Выбравшись из дома, я почувствовала себя голым нервом, брошенным на раскалённый песок. Каждый скрип ветки под ногами, каждый оклик за спиной, каждый приглушённый смех из-за забора заставлял вздрагивать и сжиматься внутри. Деревня, ещё вчера бывшая такой привычной и безопасной, вдруг показалась полной невидимых ловушек и подвохов. За каждым углом, в тени каждой занавески, мог стоять он. Или кто-то, кто уже согласился стать его глазами и ушами за горсть серебра.

Лавка Гаррета была, как всегда, центром вселенной. Но сегодня её атмосфера была иной, изменившейся, как погода перед грозой. Не было слышно громкого, самодовольного смеха и оживлённых, ни к чему не обязывающих споров. Люди стояли небольшими, плотными кучками и перешёптывались, бросая настороженные, быстрые взгляды на чужаков – а их сегодня было подозрительно много. Пара грубоватых мужчин с недобрыми лицами и подозрительными, слишком объёмными узлами за спинами; женщина в дорожном плаще, с лицом, на котором, казалось, навсегда застыло выражение холодного безразличия… Все они выглядели так, будто ищут что-то. Или кого-то. Их взгляды, скользящие по лицам, были похожи на удары щупалец.

Сам Гаррет за прилавком не улыбался, а нервно перебирал грошики, отложенные для сдачи, и бросал короткие, тревожные взгляды на дорогу, словно ожидая оттуда чего-то неприятного.

– Лианна, – кивнул он мне, когда я, сделав вид, что меня интересуют яблоки, приблизилась. Его голос звучал приглушённо. – Осторожнее, дитя. Странные люди пошли.
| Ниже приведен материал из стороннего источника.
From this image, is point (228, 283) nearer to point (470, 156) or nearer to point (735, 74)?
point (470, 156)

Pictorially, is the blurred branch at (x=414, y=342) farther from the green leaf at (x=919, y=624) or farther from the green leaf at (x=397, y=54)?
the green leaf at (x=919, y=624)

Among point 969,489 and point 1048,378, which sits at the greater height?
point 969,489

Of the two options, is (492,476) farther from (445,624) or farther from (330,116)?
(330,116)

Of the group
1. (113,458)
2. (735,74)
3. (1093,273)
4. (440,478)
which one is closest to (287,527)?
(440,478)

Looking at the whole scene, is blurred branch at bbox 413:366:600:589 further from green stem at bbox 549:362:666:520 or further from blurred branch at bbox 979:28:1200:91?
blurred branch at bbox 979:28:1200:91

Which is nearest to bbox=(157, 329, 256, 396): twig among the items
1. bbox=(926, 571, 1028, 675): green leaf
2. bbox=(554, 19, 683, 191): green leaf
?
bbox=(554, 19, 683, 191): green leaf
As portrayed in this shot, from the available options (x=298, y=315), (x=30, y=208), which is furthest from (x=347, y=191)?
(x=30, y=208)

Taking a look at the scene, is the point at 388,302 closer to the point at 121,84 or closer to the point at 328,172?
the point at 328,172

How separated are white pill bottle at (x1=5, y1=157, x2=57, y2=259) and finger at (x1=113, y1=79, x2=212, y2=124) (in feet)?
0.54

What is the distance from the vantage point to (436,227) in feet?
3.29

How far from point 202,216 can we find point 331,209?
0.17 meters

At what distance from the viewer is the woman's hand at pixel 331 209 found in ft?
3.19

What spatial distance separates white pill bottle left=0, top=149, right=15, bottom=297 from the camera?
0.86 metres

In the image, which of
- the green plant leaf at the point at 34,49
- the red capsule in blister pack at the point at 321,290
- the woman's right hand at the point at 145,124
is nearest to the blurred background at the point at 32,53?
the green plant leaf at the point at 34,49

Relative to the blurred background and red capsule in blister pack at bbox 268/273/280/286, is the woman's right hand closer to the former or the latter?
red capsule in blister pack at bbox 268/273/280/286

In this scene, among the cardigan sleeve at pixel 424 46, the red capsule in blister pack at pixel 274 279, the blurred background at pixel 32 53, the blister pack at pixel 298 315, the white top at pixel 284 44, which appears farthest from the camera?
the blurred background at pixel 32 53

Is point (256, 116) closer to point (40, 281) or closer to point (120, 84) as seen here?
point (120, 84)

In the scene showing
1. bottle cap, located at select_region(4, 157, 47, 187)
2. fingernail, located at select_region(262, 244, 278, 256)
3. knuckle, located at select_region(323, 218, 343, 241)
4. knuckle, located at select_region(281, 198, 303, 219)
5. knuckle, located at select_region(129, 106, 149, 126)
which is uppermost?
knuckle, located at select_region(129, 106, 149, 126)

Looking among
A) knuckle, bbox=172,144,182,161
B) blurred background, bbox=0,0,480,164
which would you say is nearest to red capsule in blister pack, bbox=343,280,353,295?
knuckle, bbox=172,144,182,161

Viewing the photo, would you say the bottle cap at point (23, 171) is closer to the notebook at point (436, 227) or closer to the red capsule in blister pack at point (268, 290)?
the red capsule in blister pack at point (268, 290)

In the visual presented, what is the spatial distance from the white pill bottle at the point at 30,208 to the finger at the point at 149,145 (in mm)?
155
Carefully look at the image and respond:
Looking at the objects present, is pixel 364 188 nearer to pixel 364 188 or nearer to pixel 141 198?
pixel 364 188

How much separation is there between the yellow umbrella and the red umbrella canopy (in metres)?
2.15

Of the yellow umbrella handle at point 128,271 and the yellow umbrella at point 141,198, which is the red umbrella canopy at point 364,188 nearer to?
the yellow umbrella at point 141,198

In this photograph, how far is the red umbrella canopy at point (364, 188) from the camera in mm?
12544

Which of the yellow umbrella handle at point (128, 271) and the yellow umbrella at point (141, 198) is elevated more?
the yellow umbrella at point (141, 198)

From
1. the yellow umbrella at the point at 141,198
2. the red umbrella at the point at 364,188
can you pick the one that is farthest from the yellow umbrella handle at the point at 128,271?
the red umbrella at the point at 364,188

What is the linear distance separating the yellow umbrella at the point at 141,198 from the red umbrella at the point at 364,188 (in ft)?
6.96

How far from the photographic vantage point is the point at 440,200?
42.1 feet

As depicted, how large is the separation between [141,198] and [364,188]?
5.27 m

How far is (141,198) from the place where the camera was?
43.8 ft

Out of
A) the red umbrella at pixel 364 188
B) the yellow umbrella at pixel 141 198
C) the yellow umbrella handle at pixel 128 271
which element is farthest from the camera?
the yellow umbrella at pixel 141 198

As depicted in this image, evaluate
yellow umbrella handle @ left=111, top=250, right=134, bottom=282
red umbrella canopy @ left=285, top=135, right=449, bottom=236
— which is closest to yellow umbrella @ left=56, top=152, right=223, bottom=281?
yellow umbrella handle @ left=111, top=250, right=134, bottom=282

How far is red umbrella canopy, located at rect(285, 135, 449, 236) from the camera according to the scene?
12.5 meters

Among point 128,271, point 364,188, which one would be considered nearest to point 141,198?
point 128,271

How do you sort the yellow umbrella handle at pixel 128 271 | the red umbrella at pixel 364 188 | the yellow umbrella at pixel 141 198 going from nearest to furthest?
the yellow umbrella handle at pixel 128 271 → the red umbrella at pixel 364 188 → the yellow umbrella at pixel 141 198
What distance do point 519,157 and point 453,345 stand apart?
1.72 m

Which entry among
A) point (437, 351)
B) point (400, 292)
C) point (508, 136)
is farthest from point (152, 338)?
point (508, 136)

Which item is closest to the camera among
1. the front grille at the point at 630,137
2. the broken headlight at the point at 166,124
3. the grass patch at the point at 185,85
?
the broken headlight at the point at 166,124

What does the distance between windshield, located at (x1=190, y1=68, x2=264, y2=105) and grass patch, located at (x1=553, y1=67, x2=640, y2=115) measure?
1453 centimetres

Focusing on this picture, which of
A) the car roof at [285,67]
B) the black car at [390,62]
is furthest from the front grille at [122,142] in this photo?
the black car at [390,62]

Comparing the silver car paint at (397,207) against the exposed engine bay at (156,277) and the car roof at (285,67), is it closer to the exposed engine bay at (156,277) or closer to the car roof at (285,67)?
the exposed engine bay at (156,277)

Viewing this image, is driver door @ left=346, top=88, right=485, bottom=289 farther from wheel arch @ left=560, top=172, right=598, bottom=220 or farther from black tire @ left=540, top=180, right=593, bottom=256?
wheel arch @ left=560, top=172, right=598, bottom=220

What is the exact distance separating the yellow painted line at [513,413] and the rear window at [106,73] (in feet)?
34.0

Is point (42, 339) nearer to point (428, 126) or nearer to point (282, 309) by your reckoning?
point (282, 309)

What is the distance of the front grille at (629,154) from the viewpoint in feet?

Не наши.

– Это из-за вчерашнего? – спросила я, беря в руки яблоко и делая вид, что изучаю на нём воображаемый изъян. – Из-за охотника?

– Он не один, – прошептал старик, наклоняясь ко мне так близко, что я почувствовала запах старого табака и лука. – С утра уже трое спрашивали. Про «шум в ночи» и «диких зверей». И… про тебя спрашивали, Лианна.

У меня засосало под ложечкой, и в глазах потемнело. Я положила яблоко на место, боясь, что мои дрожащие пальцы его уронят.

– Про меня? Что именно?

– Кто ты такая, одна ли живёшь, не видела ли чего странного в последнее время… – он поморщился, как от боли. – Я, конечно, ничего такого не сказал. Наши люди, они хоть и болтливы, но своих не сдают. Но другие… – он многозначительно, почти незаметно, скосил глаза в сторону группы приезжих, расположившихся у колодца.

Я поблагодарила его и поспешно ретировалась, чувствуя, как на мою спину ложится тяжёлый, недобрый взгляд одного из незнакомцев. Паранойя? Возможно. Но монета в кармане напоминала, что у паранойи в нашем случае есть самые веские основания.

Именно возле кузницы, откуда доносился привычный звон молота о наковальню, я снова увидела Каэрона. Он не прятался и не выслеживал, а стоял посреди улицы, беседуя со старостой деревни, и его поза была нарочито расслабленной. Но я видела, как его глаза, эти холодные, светлые озёра, скользят по округе, фиксируя каждую деталь, каждое движение. Каждого человека. В том числе и меня, застывшую в нерешительности.

Я замерла, не зная, идти ли дальше, демонстрируя ложную уверенность, или повернуть назад, что было бы равносильно признанию вины. Бегство выдало бы меня с головой. Но и приближаться к нему, чувствуя на себе этот взгляд, было сродни пытке.

Именно в этот момент, словно сама судьба решила подтолкнуть меня в пропасть, из-за угла кузницы выскочила соседская детвора, гоняя самодельный кожаный мяч. Их визг, такой беззаботный и жизнерадостный, прозвучал злой насмешкой. Один из мальчишек, самый младший, не глядя, налетел на меня, запутавшись в моих ногах.

Я не удержала равновесие. Мир опрокинулся. Я рухнула прямо на землю, а из кармана моего платья высыпалось всё его нехитрое содержимое – ключ, тряпица, пара засохших трав… и та самая проклятая, звенящая монета.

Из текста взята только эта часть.